# TEXTE DU DOCUMENT

══════

Le ministre des affaires étrangères, Micheal Martin, a annoncé publiquement que l'Irlande soumettrait au Conseil européen qui se tiendra en décembre prochain les propositions parlementaires et les réflexions du gouvernement irlandais, c'est-à-dire des propositions de dérogation aux règles du traité de Lisbonne. Nous espérons que ces réflexions transpartisanes permettront de trouver un cadre d'accord politique avec l'Irlande, une feuille de route et un agenda visant à mettre en oeuvre le traité de Lisbonne.

D'ici à cette date, vingt-cinq au moins des vingt-sept pays de l'Union européenne auront ratifié le traité de Lisbonne. Le vingt-sixième État, la République tchèque, devrait le faire après le congrès de son parti majoritaire qui devrait avoir lieu les 6 et 7 décembre. Comme vous pouvez le constater, nous suivons de près les politiques intérieures des différents États membres. Selon les autorités tchèques, la ratification interviendrait avant la fin de l'année 2008 ou au tout début de l'année 2009.

══════

# LIGNES EXTRAITES
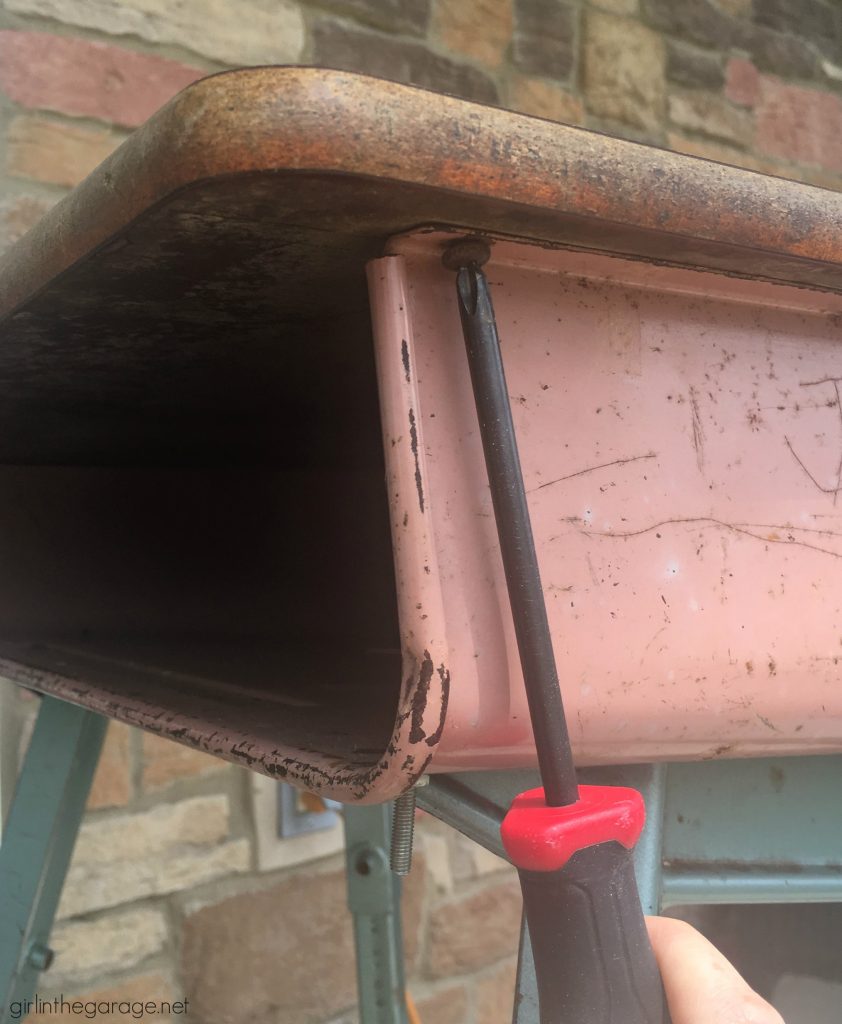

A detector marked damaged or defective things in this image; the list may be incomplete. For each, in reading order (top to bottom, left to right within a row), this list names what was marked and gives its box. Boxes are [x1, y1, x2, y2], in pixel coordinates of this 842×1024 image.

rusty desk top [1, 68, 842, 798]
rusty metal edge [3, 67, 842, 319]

══════

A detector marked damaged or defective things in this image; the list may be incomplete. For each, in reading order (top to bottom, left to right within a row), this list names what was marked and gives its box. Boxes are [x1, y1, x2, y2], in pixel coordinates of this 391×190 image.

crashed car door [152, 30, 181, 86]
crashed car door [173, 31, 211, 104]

══════

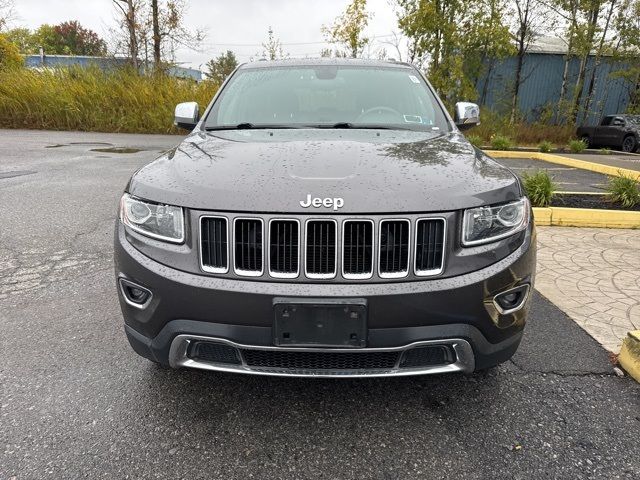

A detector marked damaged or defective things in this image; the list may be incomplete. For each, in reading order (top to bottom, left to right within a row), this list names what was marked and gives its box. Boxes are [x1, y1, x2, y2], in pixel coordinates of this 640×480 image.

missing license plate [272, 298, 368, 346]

══════

# CONSIGNE 1
Recopiez fidèlement le passage du texte sur la ratification du traité de Lisbonne, en commençant aux mots « Le ministre des » et en vous arrêtant après les mots « oeuvre le traité de Lisbonne. ».
# CONSIGNE 2
Rédigez la suite du texte sur la ratification du traité de Lisbonne, à partir de sa dernière phrase.
Les lignes constituent un matériau distinct, sans lien avec le texte.

# RÉPONSE 1
Le ministre des affaires étrangères, Micheal Martin, a annoncé publiquement que l'Irlande soumettrait au Conseil européen qui se tiendra en décembre prochain les propositions parlementaires et les réflexions du gouvernement irlandais, c'est-à-dire des propositions de dérogation aux règles du traité de Lisbonne. Nous espérons que ces réflexions transpartisanes permettront de trouver un cadre d'accord politique avec l'Irlande, une feuille de route et un agenda visant à mettre en oeuvre le traité de Lisbonne.

# RÉPONSE 2
J'attire votre attention sur le fait que les Tchèques devront assumer la prochaine présidence de l'Union européenne. S'ils n'avaient pas ratifié le traité de Lisbonne à cette date, cela aurait bien sûr un certain nombre de conséquences sur le déroulement de leur présidence. Comme l'a souligné Hubert Haenel, les crises que nous avons vécues ont montré la nécessité d'avoir, quelles que soient les imperfections de ce traité, un cadre de concertation et de décision plus efficace, et, surtout, des règles de continuité et de séparation des pouvoirs clarifiées. L'important, c'est d'assurer, au niveau européen, face à la crise financière ou à la crise entre la Russie et la Géorgie, une certaine continuité entre les différents responsables.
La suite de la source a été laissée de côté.